* TEXTE FOURNI
__________

Hadrien Muller, avocat préjudice

Avocat spécialisé en préjudice corporel

Diplômé en évaluation des traumatismes crâniens

Déficit fonctionnel permanent : quel barème ?

Table des matières

Déficit fonctionnel permanent, barème ou pas barème ?

Du poste de préjudice dit « DFP », ou déficit fonctionnel permanent, dépendent quasiment tous les autres. L’indemnisation du préjudice corporel (causé par un accident de la route, accident du travail ou accident de la vie), repose pour l’essentiel sur le DFP. Autant dire que les déficits qu’il recouvre ne s’évaluent pas à la légère.

Du médecin expert au payeur, on va évaluer le taux d’incapacité de la victime, puis, en fonction de ce taux, s’appuyer sur des barèmes pour chiffrer le montant des indemnités qui y correspond.

Oui, il existe des barèmes précis et arrêtés. Mais ne vous laissez pas hypnotiser par ces grilles de chiffres. Pour vous, ils ne veulent pas dire grand-chose.

Point lexique. Déficit fonctionnel permanent : de quoi s’agit-il ?

Selon la Cour de Cassation (2009), la définition du DFP inclut « les atteintes aux fonctions physiologiques, la perte de la qualité de vie et les troubles ressentis par la victime dans ses conditions d’existence personnelles, familiales et sociales ».

Pour faire court, le DFP est un poste de préjudice corporel qui figure parmi les plus importants de la Nomenclature Dintilhac. Il correspond aux séquelles causées par un accident corporel et qui invalident tout ou partie de la vie de la victime. Il doit être constaté médicalement, par un expert.

On parle de préjudice extrapatrimonial, qui regroupe les séquelles physiques, psychologiques et morales de la victime. Et chacune des séquelles reconnues au titre de ce préjudice peut avoir un impact sur d’autres postes de préjudices… Notamment des préjudices patrimoniaux (dépenses de santé, frais médicaux, perte de gains professionnels, perte de chance professionnelle, incidence professionnelle, etc.).

Le DFP englobe bien plus que le constat des séquelles physiques. On y note aussi les conséquences morales de l’accident mais encore les conséquences morales pour la victime de se voir diminuée dans sa vie future, les impacts affectifs des annonces de diagnostics, etc.

Comment évalue-t-on le DFP ?

Le DFP recouvre aujourd’hui ce qu’on appelle l’AIPP (atteinte à l’intégrité physique et psychique de la victime). Il faut donc évaluer plusieurs aspects des préjudices sur la victime.

Cela se fait lors d’un examen médical, une fois que la victime a atteint un état de santé stable : la consolidation.

Le médecin-expert se réfère au barème officiel du concours médical pour noter le taux d’incapacité. Autrement dit, il « scanne » le corps de la victime pour en repérer la moindre séquelle et noter sa gravité selon ce barème. Ce médecin spécialisé en réparation juridique du préjudice corporel, doit parfois faire appel à un sapiteur (voire plusieurs) pour entrer dans le détail de l’examen (ophtalmologie, cardiologie, ORL, neurologie, psychiatrie, etc.).

__________

* DONNÉES FOURNIES
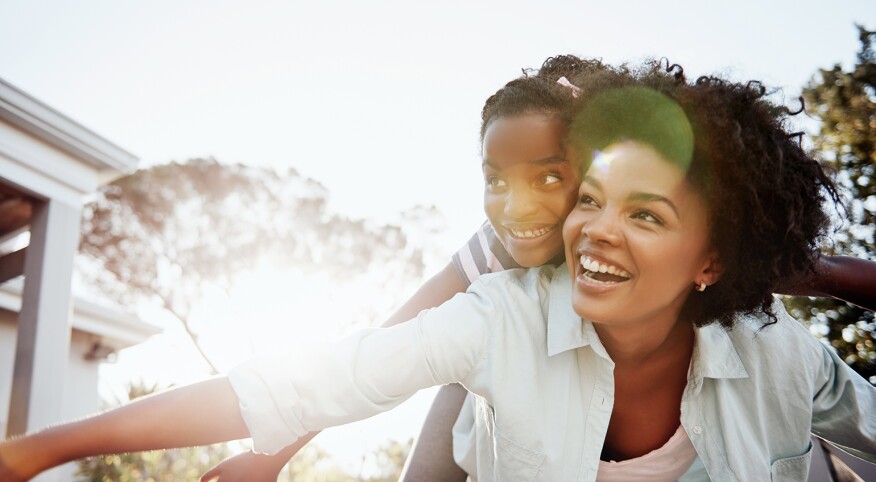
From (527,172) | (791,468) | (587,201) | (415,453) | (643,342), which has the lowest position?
(791,468)

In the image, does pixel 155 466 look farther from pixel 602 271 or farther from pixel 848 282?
pixel 848 282

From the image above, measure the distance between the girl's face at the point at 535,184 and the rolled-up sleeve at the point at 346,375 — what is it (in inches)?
21.5

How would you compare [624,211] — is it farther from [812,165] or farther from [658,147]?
[812,165]

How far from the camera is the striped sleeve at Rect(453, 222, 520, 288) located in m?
Result: 2.71

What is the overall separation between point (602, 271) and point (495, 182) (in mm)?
773

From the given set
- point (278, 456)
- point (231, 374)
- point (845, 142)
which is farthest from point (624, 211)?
point (845, 142)

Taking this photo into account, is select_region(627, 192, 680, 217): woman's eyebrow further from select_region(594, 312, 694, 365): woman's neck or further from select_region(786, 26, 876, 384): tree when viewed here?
select_region(786, 26, 876, 384): tree

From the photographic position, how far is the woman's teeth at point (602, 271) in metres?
1.82

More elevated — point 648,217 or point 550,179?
point 550,179

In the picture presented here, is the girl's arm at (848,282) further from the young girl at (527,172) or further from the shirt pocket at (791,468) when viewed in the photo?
the young girl at (527,172)

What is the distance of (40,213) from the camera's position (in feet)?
18.4

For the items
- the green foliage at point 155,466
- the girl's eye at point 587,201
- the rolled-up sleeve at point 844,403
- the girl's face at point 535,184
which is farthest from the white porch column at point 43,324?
the rolled-up sleeve at point 844,403

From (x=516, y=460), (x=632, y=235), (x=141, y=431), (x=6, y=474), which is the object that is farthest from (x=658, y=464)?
(x=6, y=474)

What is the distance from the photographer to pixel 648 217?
72.3 inches
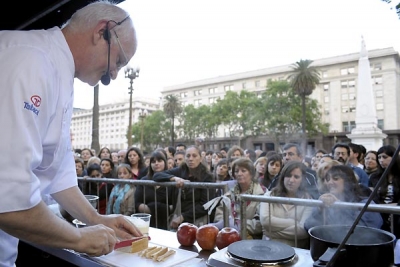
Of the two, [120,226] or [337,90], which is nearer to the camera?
[120,226]

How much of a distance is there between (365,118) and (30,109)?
19.1 meters

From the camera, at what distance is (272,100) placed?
135 ft

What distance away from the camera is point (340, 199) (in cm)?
302

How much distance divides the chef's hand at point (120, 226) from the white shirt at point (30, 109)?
426 millimetres

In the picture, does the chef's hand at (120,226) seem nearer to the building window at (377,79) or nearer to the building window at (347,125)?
the building window at (377,79)

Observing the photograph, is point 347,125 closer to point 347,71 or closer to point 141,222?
point 347,71

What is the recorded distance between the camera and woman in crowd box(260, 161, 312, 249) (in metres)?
2.90

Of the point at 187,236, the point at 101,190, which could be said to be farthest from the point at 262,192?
the point at 101,190

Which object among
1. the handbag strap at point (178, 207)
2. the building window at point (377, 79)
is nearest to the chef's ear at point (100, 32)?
the handbag strap at point (178, 207)

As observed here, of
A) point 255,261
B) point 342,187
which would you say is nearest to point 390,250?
point 255,261

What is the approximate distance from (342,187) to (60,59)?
315 cm

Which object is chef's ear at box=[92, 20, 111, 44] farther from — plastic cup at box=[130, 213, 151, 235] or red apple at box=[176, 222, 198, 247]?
red apple at box=[176, 222, 198, 247]

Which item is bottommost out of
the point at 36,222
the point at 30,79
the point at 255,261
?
the point at 255,261

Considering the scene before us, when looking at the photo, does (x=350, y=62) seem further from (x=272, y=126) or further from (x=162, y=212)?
(x=162, y=212)
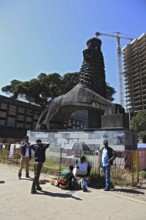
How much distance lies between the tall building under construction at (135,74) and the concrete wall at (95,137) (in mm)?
74360

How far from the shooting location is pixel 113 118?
1181cm

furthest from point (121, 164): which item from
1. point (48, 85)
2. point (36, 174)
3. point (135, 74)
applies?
point (135, 74)

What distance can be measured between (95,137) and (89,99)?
255 centimetres

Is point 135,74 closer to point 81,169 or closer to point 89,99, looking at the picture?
point 89,99

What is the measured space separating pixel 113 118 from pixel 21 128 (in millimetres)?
36214

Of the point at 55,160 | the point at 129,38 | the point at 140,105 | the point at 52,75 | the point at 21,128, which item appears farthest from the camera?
the point at 129,38

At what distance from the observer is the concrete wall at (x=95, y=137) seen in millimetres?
11205

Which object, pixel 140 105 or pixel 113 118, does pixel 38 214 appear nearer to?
pixel 113 118

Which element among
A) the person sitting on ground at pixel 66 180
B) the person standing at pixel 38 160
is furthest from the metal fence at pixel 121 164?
the person standing at pixel 38 160

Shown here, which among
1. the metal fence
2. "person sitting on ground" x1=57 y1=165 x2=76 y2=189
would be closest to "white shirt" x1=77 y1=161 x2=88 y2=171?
"person sitting on ground" x1=57 y1=165 x2=76 y2=189

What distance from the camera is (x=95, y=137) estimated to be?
12320mm

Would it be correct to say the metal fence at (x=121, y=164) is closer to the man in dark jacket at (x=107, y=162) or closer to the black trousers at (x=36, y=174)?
the man in dark jacket at (x=107, y=162)

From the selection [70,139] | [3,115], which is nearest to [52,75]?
[3,115]

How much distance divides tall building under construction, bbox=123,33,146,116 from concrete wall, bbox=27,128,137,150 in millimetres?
74360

__________

* CONSIGNE
Répondez, s'il vous plaît, aux questions suivantes sur le texte consacré au déficit fonctionnel permanent.
(a) En quelle année la Cour de cassation a-t-elle donné la définition du DFP citée dans le texte ?
(b) Quel nom porte l'état de santé stable que la victime doit avoir atteint avant l'examen médical ?
(c) À quel barème le médecin-expert se réfère-t-il pour noter le taux d'incapacité ?

* CORRIGÉ
(a) En 2009.
(b) La consolidation.
(c) Au barème officiel du concours médical.